Texto mostrado =>

>>>

Ciudad

Franeleros, ambulantes y talacheros se apropian del espacio público

En la Santa María la Ribera una persona convirtió el arroyo vehicular en una vulcanizadora ◗ Repartidores de agua, herreros, vendedores de comida y motociclistas utilizan la calle a su beneficio

Franeleros, talacheros, repartidores de agua, vendedores de plantas y comida, ambulantes, herreros de la delegación Cuauhtémoc… se han apropiado del espacio público para su uso y beneficio personal, sin que alguna autoridad, ya sea del gobierno citadino o delegacional se los impida.

Crónica realizó un recorrido por las colonias Santa María la Ribera, San Rafael y Tabacalera, y comprobó cómo algunas personas se adueñaron de las aceras y de la vía pública, obstaculizando el libre tránsito.

En estas colonias, donde las autoridades capitalinas ya comenzaron a colocar parquímetros, los habitantes se opusieron a la medida alegando que el espacio que se ubica frente a su casa o edificio les pertenece.

Y afirmaron que lo que pretende la autoridad es privatizar el espacio público.

Sin embargo, es todo lo contrario…

Comerciantes establecidos, ambulantes y franeleros apartan y se apropian de la vía pública.

Utilizan sillas, botes, cajas o el material de su negocio, para apartar el lugar o simplemente para que no se aparquen ahí los vehículos.

Durante el recorrido, también se pudo observar que los negocios acaparan el espacio; tal fue el caso de una purificadora de agua.

Frente al lugar, ubicado en la Santa María la Ribera, los repartidores de agua estacionan sus triciclos y apilan los garrafones en plena vía para los autos.

En esa misma colonia, en el cruce de las calles de Sor Juana Inés de la Cruz y Doctor Atl, una persona convirtió la vía pública en una vulcanizadora.

En ambos lados de la calle el señor realiza talachas y vende neumáticos que tiene acumulados sobre la arteria.

Más adelante, nos encontramos con un vecino que estacionó sus triciclos de carga sobre el arroyo vehicular, lo que provoca dobles filas y hace que el tránsito en la calle se haga complicado.

Del otro lado, en la colonia Tabacalera, el dueño de un taller de motocicletas acomoda sus unidades en áreas que no están autorizadas.

Los puestos de comida impiden el libre tránsito de automovilistas, peatones y discapacitados. Sobre la calle de Ezequiel Montes, donde se encuentra el Hospital de la Luz, los ambulantes ocupan, además de las banquetas, un carril de la vía para vender sus productos.

<<<

Qué harás => Retoma la nota sobre la apropiación del espacio público en la delegación Cuauhtémoc y continúala a partir de su última oración.

Datos disponibles =>
>>>

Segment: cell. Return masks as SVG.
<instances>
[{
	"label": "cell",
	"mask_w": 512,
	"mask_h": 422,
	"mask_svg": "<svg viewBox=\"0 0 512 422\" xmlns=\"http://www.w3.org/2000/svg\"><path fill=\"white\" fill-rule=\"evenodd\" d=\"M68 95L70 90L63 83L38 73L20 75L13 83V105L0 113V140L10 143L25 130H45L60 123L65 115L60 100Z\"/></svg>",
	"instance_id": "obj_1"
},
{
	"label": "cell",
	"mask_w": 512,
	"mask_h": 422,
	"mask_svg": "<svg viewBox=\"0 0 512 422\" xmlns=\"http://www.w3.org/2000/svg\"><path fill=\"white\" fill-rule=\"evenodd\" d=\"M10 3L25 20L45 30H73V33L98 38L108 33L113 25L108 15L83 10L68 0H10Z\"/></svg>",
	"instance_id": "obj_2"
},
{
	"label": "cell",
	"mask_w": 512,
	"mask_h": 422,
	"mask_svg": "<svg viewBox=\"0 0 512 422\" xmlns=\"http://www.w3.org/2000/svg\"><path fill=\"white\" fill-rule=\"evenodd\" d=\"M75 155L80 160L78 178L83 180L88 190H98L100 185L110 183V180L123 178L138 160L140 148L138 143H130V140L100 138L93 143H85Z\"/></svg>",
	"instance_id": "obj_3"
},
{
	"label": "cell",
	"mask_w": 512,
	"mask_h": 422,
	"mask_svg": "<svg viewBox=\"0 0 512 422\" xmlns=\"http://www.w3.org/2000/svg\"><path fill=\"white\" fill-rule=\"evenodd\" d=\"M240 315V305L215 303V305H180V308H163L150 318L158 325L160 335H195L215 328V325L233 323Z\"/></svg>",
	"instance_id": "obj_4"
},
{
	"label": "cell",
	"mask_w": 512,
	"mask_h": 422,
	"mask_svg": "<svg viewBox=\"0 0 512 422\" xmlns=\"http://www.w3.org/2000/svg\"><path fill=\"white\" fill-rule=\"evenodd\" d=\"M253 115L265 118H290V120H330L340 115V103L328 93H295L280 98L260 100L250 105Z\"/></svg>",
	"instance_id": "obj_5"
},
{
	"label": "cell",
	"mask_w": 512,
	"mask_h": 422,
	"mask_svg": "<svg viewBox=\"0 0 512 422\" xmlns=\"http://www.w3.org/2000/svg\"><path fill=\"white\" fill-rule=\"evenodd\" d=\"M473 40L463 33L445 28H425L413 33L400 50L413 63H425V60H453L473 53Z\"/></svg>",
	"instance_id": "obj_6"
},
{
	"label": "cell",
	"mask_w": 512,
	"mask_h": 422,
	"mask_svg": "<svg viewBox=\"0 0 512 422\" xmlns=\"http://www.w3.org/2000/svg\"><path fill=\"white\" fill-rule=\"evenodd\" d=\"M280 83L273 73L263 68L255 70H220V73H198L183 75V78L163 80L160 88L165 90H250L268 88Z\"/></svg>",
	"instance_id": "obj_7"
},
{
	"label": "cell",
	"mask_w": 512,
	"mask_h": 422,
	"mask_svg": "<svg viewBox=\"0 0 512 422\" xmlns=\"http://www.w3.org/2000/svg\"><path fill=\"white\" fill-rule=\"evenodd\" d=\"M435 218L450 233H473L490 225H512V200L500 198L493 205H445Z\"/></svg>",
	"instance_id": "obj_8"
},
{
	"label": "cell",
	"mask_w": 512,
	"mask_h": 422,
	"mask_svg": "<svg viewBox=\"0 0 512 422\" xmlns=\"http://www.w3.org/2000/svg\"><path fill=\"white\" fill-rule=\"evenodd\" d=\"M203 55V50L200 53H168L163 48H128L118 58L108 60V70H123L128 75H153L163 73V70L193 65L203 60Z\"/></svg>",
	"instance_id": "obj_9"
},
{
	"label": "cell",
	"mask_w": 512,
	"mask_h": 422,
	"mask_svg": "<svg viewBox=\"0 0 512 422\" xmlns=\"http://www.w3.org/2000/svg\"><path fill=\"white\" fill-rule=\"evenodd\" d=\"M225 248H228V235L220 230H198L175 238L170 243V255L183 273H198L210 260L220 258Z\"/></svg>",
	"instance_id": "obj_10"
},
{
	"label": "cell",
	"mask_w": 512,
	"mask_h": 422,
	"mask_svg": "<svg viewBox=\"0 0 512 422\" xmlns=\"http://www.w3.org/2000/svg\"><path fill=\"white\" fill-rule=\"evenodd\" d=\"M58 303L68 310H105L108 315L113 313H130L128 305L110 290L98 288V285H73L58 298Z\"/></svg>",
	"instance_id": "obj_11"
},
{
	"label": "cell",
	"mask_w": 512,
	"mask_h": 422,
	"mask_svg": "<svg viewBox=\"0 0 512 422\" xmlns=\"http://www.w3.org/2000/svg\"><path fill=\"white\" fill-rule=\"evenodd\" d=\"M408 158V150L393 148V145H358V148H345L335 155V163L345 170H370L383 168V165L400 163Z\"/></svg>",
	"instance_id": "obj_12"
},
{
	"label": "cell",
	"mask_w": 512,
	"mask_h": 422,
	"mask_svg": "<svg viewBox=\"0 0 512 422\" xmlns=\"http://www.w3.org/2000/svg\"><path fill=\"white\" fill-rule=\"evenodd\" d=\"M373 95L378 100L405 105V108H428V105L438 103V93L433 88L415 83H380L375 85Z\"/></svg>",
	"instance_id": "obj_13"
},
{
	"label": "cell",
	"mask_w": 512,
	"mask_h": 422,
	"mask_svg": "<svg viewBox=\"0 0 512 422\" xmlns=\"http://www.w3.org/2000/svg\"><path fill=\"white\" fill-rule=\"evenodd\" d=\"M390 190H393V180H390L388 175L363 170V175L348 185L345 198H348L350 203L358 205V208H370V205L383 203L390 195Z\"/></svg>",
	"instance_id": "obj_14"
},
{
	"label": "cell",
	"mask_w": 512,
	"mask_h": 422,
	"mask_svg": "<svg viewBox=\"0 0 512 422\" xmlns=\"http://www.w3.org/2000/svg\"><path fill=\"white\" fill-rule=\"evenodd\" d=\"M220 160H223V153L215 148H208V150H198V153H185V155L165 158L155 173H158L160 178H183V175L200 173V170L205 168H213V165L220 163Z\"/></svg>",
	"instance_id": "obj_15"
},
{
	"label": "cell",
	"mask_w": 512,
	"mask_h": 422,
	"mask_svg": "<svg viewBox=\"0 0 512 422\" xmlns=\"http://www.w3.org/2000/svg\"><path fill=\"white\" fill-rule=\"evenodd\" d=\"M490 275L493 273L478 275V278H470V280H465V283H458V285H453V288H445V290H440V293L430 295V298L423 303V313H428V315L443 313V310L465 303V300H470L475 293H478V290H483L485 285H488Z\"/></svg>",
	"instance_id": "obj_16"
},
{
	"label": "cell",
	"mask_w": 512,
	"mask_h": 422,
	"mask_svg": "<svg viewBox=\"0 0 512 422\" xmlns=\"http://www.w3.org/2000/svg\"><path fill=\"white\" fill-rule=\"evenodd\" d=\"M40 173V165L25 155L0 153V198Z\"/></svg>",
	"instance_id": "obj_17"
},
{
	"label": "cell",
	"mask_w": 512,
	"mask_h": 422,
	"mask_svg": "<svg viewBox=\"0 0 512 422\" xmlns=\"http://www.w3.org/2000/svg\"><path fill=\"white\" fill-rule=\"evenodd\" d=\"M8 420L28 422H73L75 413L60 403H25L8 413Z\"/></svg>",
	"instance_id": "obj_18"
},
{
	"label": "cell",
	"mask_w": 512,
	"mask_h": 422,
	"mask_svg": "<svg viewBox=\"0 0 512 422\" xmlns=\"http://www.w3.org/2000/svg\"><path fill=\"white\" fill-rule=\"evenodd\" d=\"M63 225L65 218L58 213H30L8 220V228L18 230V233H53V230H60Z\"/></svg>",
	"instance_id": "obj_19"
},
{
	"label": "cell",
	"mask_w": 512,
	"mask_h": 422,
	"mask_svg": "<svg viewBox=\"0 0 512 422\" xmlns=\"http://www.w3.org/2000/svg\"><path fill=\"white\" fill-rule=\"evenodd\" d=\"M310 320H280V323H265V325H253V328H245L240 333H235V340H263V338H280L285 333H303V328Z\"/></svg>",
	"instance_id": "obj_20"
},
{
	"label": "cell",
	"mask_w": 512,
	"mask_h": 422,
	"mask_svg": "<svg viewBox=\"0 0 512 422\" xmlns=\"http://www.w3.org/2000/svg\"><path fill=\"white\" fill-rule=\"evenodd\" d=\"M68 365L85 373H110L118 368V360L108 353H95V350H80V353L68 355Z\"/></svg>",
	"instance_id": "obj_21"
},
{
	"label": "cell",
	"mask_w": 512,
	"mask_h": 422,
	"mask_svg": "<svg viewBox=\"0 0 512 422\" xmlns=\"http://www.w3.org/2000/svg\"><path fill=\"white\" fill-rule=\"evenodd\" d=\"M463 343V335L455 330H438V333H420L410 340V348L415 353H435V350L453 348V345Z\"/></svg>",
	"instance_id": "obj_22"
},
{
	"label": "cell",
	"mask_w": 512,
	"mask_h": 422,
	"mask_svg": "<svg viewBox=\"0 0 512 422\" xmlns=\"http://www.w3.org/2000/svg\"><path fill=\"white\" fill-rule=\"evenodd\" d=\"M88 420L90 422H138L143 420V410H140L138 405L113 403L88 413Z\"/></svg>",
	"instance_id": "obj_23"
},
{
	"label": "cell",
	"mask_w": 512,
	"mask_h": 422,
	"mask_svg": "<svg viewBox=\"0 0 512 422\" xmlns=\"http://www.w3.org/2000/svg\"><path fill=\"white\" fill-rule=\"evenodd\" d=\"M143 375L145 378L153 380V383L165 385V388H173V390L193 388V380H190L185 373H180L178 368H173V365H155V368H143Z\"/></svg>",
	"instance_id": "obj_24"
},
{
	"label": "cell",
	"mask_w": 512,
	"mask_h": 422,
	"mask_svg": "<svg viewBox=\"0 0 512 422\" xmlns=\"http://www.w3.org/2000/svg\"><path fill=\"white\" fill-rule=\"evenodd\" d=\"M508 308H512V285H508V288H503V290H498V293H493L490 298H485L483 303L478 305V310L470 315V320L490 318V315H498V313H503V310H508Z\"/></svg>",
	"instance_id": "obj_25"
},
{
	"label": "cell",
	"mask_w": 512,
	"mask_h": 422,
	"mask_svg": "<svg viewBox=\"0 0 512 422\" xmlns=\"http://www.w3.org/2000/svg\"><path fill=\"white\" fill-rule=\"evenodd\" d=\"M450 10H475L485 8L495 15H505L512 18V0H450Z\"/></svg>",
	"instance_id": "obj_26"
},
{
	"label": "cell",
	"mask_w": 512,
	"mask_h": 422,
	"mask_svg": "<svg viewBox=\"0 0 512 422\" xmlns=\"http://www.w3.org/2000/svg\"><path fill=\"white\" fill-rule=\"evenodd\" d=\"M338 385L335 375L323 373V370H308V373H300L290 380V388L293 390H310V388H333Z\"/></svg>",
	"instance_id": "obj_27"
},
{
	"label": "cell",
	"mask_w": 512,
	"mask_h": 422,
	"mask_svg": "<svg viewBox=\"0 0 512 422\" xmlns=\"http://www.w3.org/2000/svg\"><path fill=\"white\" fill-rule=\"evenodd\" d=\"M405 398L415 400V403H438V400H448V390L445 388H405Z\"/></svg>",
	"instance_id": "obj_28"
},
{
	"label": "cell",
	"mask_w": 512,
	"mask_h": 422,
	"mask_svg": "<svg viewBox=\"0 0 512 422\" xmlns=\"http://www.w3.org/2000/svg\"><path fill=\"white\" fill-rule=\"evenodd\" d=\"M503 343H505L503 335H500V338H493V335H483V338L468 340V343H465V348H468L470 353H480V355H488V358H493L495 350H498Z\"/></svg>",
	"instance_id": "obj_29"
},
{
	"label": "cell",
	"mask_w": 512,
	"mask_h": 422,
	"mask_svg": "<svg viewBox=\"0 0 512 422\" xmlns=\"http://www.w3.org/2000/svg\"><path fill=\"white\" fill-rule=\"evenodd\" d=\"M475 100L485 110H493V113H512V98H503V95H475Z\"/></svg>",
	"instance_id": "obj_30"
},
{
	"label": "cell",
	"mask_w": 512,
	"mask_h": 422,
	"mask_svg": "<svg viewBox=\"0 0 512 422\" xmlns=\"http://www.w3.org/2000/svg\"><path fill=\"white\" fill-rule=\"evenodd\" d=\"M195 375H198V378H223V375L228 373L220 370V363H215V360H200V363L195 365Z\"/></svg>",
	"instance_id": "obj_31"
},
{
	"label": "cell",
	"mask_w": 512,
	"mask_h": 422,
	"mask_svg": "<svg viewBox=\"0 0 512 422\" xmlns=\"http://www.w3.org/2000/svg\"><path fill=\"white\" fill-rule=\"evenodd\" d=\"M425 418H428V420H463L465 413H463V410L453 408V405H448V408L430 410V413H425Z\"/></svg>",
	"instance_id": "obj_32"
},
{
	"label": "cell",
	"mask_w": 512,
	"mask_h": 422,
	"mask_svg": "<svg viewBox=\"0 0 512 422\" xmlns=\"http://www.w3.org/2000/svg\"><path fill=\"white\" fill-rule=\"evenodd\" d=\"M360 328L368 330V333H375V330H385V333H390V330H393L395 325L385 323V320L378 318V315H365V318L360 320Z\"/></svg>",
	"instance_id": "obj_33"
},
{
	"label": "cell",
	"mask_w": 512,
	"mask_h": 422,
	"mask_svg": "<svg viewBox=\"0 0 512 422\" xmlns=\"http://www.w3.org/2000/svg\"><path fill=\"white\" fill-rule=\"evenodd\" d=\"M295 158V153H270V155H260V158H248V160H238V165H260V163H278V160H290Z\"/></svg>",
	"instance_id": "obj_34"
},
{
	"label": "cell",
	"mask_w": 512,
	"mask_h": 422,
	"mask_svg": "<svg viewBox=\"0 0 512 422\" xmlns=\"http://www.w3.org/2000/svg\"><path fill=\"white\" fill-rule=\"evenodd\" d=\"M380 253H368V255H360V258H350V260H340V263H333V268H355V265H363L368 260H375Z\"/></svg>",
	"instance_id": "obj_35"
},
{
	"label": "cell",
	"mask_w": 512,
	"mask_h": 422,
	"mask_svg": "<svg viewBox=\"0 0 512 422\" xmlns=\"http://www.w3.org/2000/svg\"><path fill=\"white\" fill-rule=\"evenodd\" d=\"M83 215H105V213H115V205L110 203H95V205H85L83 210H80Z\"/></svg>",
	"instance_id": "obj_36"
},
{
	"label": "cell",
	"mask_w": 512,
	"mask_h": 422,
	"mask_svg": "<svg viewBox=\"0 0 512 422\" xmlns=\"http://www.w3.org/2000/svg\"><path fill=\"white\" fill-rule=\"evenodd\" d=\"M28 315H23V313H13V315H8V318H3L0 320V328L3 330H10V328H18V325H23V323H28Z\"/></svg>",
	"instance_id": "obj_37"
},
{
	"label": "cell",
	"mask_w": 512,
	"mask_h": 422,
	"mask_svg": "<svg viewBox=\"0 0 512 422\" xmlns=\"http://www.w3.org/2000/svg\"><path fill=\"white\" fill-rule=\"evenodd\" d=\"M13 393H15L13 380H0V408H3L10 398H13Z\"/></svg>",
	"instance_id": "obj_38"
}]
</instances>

<<<

Resultado del ejercicio =>
Los vendedores de dicha zona, que en su mayoría pertenecen al Sindicato Mexicano de Electricistas, se oponen a la instalación de parquímetros, pues aseguran que les quitarán su fuente principal de ingresos.

“La idea de los parquímetros suena muy bonita sí, pero solo beneficia a Miguel Ángel Mancera y sus particulares. Está afectándonos a nosotros como terceros porque si llega alguien con su coche y paga, cuando yo llegue a poner mi puesto no lo voy a poder quitar y eso significa una pérdida económica para mí”, indicó uno de los ambulantes.

En la San Rafael, los franeleros cobran por los lugares de estacionamiento y los apartan con enseres como huacales, botes, garrafones o cubetas.

Incluso taxistas instalan bases sin autorización y se reservan los espacios.

Todo esto provoca que los automovilistas tarden hasta una hora para conseguir un lugar de estacionamiento.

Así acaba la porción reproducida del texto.